SHORT EXERCISE
Output nothing but the lines from the line with "What is the measured" through the end of the listing below, both ends included.

SUPPLIED RECORDS

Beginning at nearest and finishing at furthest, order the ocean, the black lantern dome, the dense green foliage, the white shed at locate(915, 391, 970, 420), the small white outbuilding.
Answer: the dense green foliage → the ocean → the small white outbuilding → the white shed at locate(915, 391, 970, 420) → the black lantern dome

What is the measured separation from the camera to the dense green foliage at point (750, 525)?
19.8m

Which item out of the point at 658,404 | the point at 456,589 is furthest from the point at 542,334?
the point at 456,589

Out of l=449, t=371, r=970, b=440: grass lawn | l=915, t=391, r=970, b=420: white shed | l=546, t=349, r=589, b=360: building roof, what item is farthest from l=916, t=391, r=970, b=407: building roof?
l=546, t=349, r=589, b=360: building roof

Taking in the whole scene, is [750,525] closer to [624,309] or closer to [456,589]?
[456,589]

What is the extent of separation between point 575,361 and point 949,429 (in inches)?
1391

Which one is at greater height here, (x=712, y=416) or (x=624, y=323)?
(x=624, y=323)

THE RESPONSE
What is the measured separation from the camera to the dense green foliage at point (750, 525)?
19.8m

Which item out of the point at 658,404 | the point at 456,589 is furthest from the point at 542,334?
the point at 456,589

Out of l=449, t=371, r=970, b=440: grass lawn | l=915, t=391, r=970, b=420: white shed | l=546, t=349, r=589, b=360: building roof, what item is farthest from l=916, t=391, r=970, b=407: building roof?
l=546, t=349, r=589, b=360: building roof

Taking in the whole scene, is [750,525] closer to [624,309] or closer to [456,589]?
[456,589]

What is the extent of separation between point 575,361 and point 949,429 (in inches)?
1391

Which one is at greater height here, (x=712, y=416) or (x=624, y=323)?
(x=624, y=323)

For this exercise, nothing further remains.